::: Text under study :::

By John Bohnenkamp
It was 9 o’clock on a Tuesday.
The regular crowd had shuffled in at Carver-Hawkeye Arena for the opening night of college basketball season, some of them … carrying beer.
A new season started with something new — beer and wine sales at Iowa’s arena.
It had been more than 600 days since a crowd had watched the Hawkeyes play a home game. The COVID-19 pandemic had led to almost-empty arenas everywhere last season.
And there were still signs of the pandemic — some fans were wearing masks.
But it was a new beginning.
This was a doubleheader — the No. 9-ranked women’s team first, and then the men.
It was the beginning of a long week — for me, it was five games in six days.
The scenes from the opening week:
6 P.M. TUESDAY. IOWA WOMEN VS. NEW HAMPSHIRE. They got to watch Caitlin Clark on TV last season, but didn’t get to see her play in person.
The crowd that showed up for the Hawkeyes’ season opener got the full Caitlin Clark Experience in the 93-50 win.
The bullet passes that always seemed on target.
There was that first arena-wide gasp when the Iowa sophomore guard let go of a 3-pointer from about 30 feet out.
The snap of the net when those threes go down.
Clark is a constant ball of energy who finally got to perform in front of fans at the college level. She would finish the game with 26 points on 6-of-10 shooting. She had eight rebounds, six assists … and five turnovers.
All part of the Experience.
As fabulous as Clark was last season — she was the Big Ten’s freshman of the year and a consensus All-American — there was still an education to be had.
“I kind of know what the atmosphere is like, the game is like, especially at the Big Ten level,” Clark said. “It was an adjustment for me. A lot more physical than high school, a lot more things you have to know. So yeah, I feel like I know a lot more.”
Iowa led 31-11 at the end of the first quarter, 48-23 at halftime.
The Hawkeyes reached the NCAA tournament regional semifinals last season despite having one of the nation’s worst defenses. But they would hold New Hampshire to 29.7 percent shooting and force 21 turnovers.
It was the beginning of a trend that would last through the week.
When Clark was done with the post-game press conference, she had a question for us.
“Didn’t this place smell like Culver’s tonight?” she said.
It’s all part of the Experience.
9 P.M. TUESDAY. IOWA MEN VS. LONGWOOD. Let’s go to Lincoln, Nebraska first.

:::

■ **Required actions**
(a) For each statement, say whether the Iowa basketball article agrees with it, answering yes or no and quoting the deciding words from the article: (i) Iowa led New Hampshire 48-23 at halftime. (ii) Clark scored 26 points on 6-of-10 shooting. (iii) Fewer than 600 days had passed since a crowd had watched the Hawkeyes play a home game.
(b) Rewrite the Iowa basketball article between "And there were" and "then the men.", inclusive, with "doubleheader" renamed "twin bill".
(c) Please take the Iowa basketball article further, continuing from its last sentence.
The records are not needed for any of this work.

::: Extracted material :::

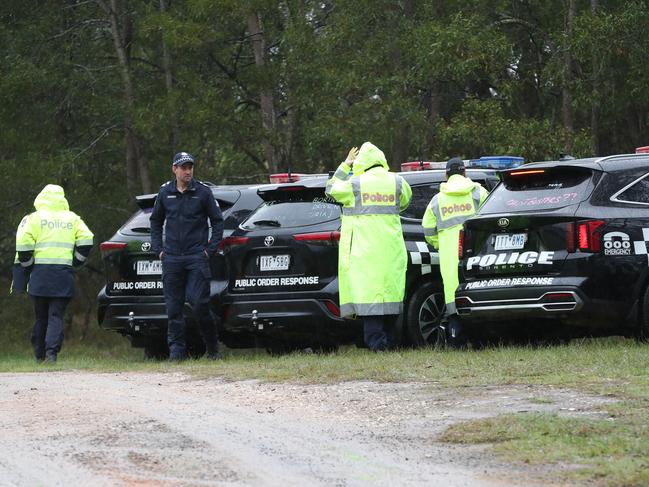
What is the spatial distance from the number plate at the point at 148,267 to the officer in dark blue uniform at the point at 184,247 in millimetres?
529

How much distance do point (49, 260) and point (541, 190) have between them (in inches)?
217

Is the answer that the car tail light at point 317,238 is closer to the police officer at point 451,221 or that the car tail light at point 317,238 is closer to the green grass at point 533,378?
the police officer at point 451,221

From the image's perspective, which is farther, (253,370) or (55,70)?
(55,70)

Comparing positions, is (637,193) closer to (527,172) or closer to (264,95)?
(527,172)

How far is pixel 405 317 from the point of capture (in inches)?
558

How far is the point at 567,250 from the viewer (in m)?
12.3

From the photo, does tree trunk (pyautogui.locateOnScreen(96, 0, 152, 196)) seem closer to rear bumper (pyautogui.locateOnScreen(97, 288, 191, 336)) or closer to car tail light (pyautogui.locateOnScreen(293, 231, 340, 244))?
rear bumper (pyautogui.locateOnScreen(97, 288, 191, 336))

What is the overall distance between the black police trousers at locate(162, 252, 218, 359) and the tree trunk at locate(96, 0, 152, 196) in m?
14.0

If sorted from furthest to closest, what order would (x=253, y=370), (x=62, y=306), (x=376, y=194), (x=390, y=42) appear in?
(x=390, y=42) → (x=62, y=306) → (x=376, y=194) → (x=253, y=370)

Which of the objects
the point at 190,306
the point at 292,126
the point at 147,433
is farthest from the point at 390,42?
the point at 147,433

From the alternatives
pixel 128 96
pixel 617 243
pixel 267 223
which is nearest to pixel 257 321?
pixel 267 223

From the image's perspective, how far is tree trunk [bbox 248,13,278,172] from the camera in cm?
2750

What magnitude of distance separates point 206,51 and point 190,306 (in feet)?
46.4

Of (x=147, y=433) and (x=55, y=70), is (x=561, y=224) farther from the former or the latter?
(x=55, y=70)
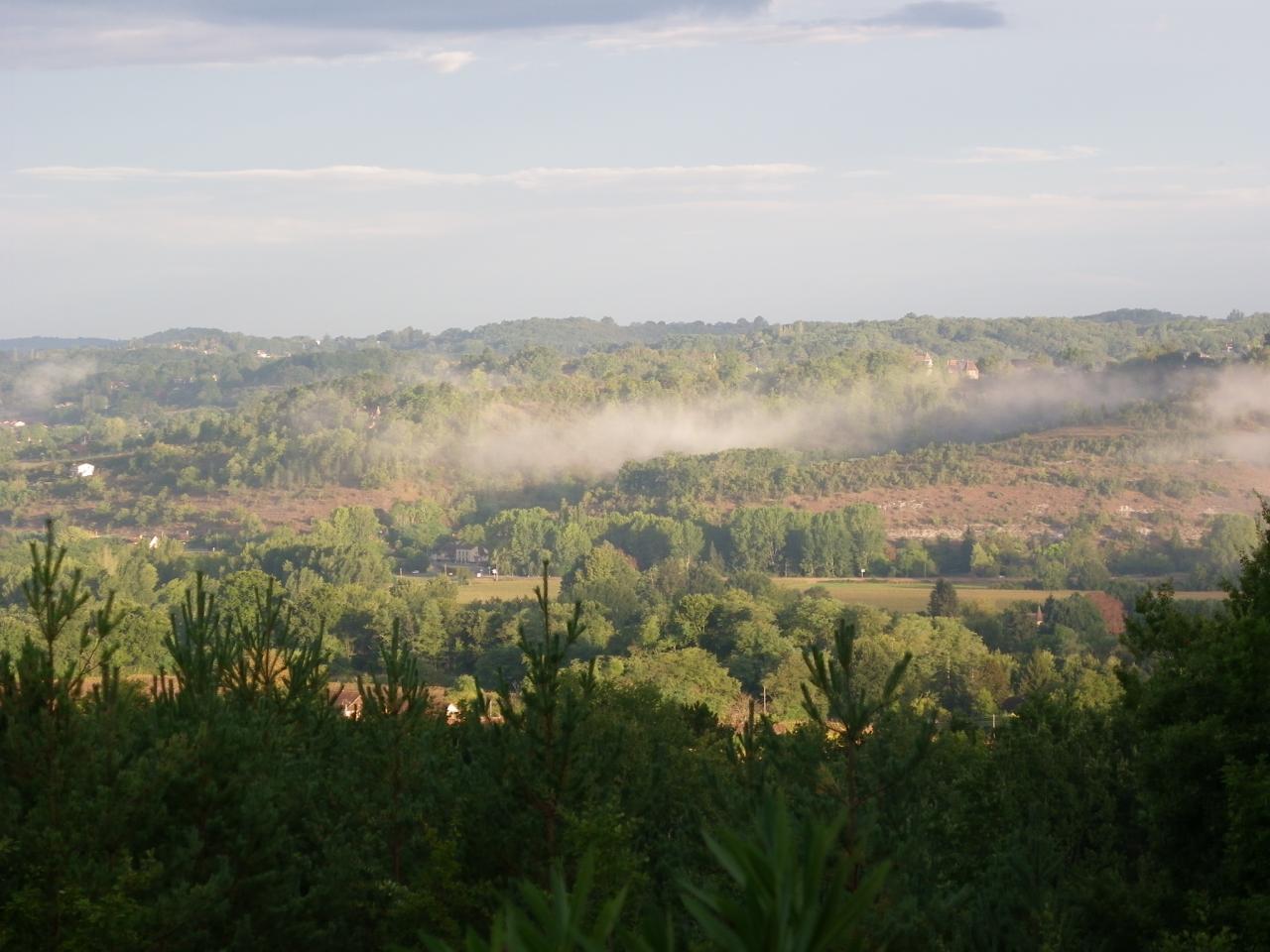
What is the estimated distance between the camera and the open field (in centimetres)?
14075

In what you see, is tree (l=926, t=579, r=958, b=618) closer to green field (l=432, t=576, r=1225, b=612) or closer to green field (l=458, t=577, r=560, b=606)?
green field (l=432, t=576, r=1225, b=612)

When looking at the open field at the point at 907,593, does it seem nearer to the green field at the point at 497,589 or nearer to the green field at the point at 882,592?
the green field at the point at 882,592

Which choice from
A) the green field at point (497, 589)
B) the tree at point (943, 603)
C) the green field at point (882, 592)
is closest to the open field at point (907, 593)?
the green field at point (882, 592)

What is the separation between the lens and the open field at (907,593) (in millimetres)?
140750

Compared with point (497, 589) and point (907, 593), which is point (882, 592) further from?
point (497, 589)

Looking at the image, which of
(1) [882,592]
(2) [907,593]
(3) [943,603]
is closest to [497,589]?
(1) [882,592]

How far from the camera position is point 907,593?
152750mm

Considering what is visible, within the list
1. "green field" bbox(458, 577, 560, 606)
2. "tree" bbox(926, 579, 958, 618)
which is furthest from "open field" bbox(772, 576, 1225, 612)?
"green field" bbox(458, 577, 560, 606)

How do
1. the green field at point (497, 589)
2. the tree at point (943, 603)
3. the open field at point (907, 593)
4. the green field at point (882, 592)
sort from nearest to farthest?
the tree at point (943, 603)
the open field at point (907, 593)
the green field at point (882, 592)
the green field at point (497, 589)

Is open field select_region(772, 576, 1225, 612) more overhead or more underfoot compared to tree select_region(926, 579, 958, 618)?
more underfoot

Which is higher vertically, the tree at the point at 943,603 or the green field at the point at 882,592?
the tree at the point at 943,603

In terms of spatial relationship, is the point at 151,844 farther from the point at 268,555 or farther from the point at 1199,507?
the point at 1199,507

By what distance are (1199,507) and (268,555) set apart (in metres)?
107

:::

■ **Answers to the problems**
(a)
(i) Yes: "Iowa led 31-11 at the end of the first quarter, 48-23 at halftime."
(ii) Yes: "She would finish the game with 26 points on 6-of-10 shooting."
(iii) No: "It had been more than 600 days since a crowd had watched the Hawkeyes play a home game."

(b)
And there were still signs of the pandemic — some fans were wearing masks.
But it was a new beginning.
This was a twin bill — the No. 9-ranked women’s team first, and then the men.

(c)
Right around the time the Hawkeyes were tipping off their season, Western Illinois’ men’s team was winning at Nebraska, 75-74, on a 3-pointer from Luka Barisic in the final seconds.
The Leathernecks are in their second season under coach Rob Jeter, but it’s the first normal season. Normal spring workouts. Normal summer workouts. Normal fall practices.
It makes a difference.
The Leathernecks got a $95,000 guarantee for the game, and came home with a win over a Big Ten team to start the season.
Iowa didn’t let that happen against Longwood. But coach Fran McCaffery knows the guarantee games aren’t always a guarantee anymore.
“It’s different now,” McCaffery said. “You schedule a game. It’s ‘OK, who do they have back? Who’s graduating, and who’s back?’ Is it a young team? Are they going to be a good team. You schedule accordingly.
“Now, with the (NCAA transfer) portal, everybody reloads. Everybody’s got 16 guys. You go through the scouting report, they’ve got 16 guys. … There’s a lot of teams you’re playing with 24-year-olds. So you don’t know who you’re going to play when you schedule that game.”
McCaffery has his own 24-year-olds, and they would both have big games during the week.
Jordan Bohannon knows the jokes are always out there about how long he’s been at Iowa. He’s in his sixth season, but he had a lot of reasons for coming back. One of those was breaking the Big Ten career 3-point record.
Ohio State’s Jon Diebler had 374 in his career. Bohannon started the season with 364.
He would get 6 3-pointers in this win.
“I was hoping to (break the record) tonight, get it off my chest,” Bohannon said, smiling.
Bohannon flowed well in Iowa’s offense playing the ‘2’ guard after a career of being the Hawkeyes’ point guard.
There is a comfort, it seems, in Bohannon’s game.
“I think,” he said, “there were a lot of people doubting me for wanting to come back.”
6:30 P.M. THURSDAY. IOWA WOMEN VS. SAMFORD. It wasn’t just the Caitlin Clark Experience Samford coach Carley Kuhns wanted her team to face.
It was the tandem of Clark and center Monika Czinano.
And after Czinano scored 20 and Clark 19 on her team in the Hawkeyes’ 91-54 win, Kuhns knew what she had seen.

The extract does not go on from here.